[Stored items from a collection]
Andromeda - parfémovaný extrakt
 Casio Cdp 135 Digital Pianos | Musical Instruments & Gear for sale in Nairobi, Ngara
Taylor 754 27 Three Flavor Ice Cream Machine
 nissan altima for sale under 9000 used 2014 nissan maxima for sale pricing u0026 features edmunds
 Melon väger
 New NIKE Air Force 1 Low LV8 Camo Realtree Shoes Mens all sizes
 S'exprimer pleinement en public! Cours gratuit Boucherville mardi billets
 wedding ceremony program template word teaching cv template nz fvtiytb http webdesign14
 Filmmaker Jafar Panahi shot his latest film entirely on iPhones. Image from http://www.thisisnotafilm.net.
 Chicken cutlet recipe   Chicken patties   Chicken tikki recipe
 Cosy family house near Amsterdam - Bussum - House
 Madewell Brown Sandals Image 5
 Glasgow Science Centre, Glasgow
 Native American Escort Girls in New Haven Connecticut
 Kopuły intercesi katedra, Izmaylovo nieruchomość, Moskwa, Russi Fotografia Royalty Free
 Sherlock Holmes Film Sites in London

» **PROBLEM REQUIREMENTS**: Print the data above again, with nothing altered and nothing left out.

» **ANSWER SPACE**:
Andromeda - parfémovaný extrakt
 Casio Cdp 135 Digital Pianos | Musical Instruments & Gear for sale in Nairobi, Ngara
Taylor 754 27 Three Flavor Ice Cream Machine
 nissan altima for sale under 9000 used 2014 nissan maxima for sale pricing u0026 features edmunds
 Melon väger
 New NIKE Air Force 1 Low LV8 Camo Realtree Shoes Mens all sizes
 S'exprimer pleinement en public! Cours gratuit Boucherville mardi billets
 wedding ceremony program template word teaching cv template nz fvtiytb http webdesign14
 Filmmaker Jafar Panahi shot his latest film entirely on iPhones. Image from http://www.thisisnotafilm.net.
 Chicken cutlet recipe   Chicken patties   Chicken tikki recipe
 Cosy family house near Amsterdam - Bussum - House
 Madewell Brown Sandals Image 5
 Glasgow Science Centre, Glasgow
 Native American Escort Girls in New Haven Connecticut
 Kopuły intercesi katedra, Izmaylovo nieruchomość, Moskwa, Russi Fotografia Royalty Free
 Sherlock Holmes Film Sites in London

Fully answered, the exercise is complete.